I found myself in Chiswick yesterday for a carol service, not an area of London that I know particularly well, but I was left enthralled by the olde worlde feel of an area barely a stone’s throw from the thrumming dual carriageway bringing the traffic into London. I walked by the river, which threatened at some points to spill all over the road, stared agog at the vast houses, imagining them to have been funded by comedians’ voice overs, and mused at the tombstones in the church yard.
Apart from the tales of tax-dodging smugglers at the water’s edge, there was the tomb of Hogarth, a Tolkien, possibly a distant cousin, a gent whose middle name was very, very rude indeed, and none other than Ugo Foscolo, Italian firebrand, revolutionary and poet. The Italians eventually decided that he was unlikely to cause further trouble after he had been dead for a while, so he now resides in the Santa Croce in Florence, but the tomb remains.
The carol service was that volatile mixture of highly excited children, aware that the end of term is just around the corner, and teachers at the very end of their stressed tethers, something best viewed from the security of an organ loft. In the end all was fine, no chime bars were used in anger, although I really do wonder whether I should maybe still be playing Walking In The Air at this stage in my career.
Still, tonight at Mary Abbots The Oxen will receive its second performance, and while it is not the most modern carol in the world I think that it inhabits its own particular niche in a fitting manner.

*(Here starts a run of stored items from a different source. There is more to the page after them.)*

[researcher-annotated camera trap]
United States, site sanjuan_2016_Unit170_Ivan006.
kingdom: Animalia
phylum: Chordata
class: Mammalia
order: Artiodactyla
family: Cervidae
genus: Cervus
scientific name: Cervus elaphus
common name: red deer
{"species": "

Before this evening there is another school carol service to get through and somewhere there, towards the end of the week, it all begins to calm down.
Before today’s services I need to gather up what enthusiasm I have and tackle a couple of charts for the gig next week, a slowly and surely approach rather than a blitz, and the I hope to spend a little of time doing some further reading of my composition books. It will be a classic bitsa day, but I hope it will be fulfilling none the less, and there may even be a sneaky play of something light and frothy towards the end, if I feel I deserve a reward for a day well spent.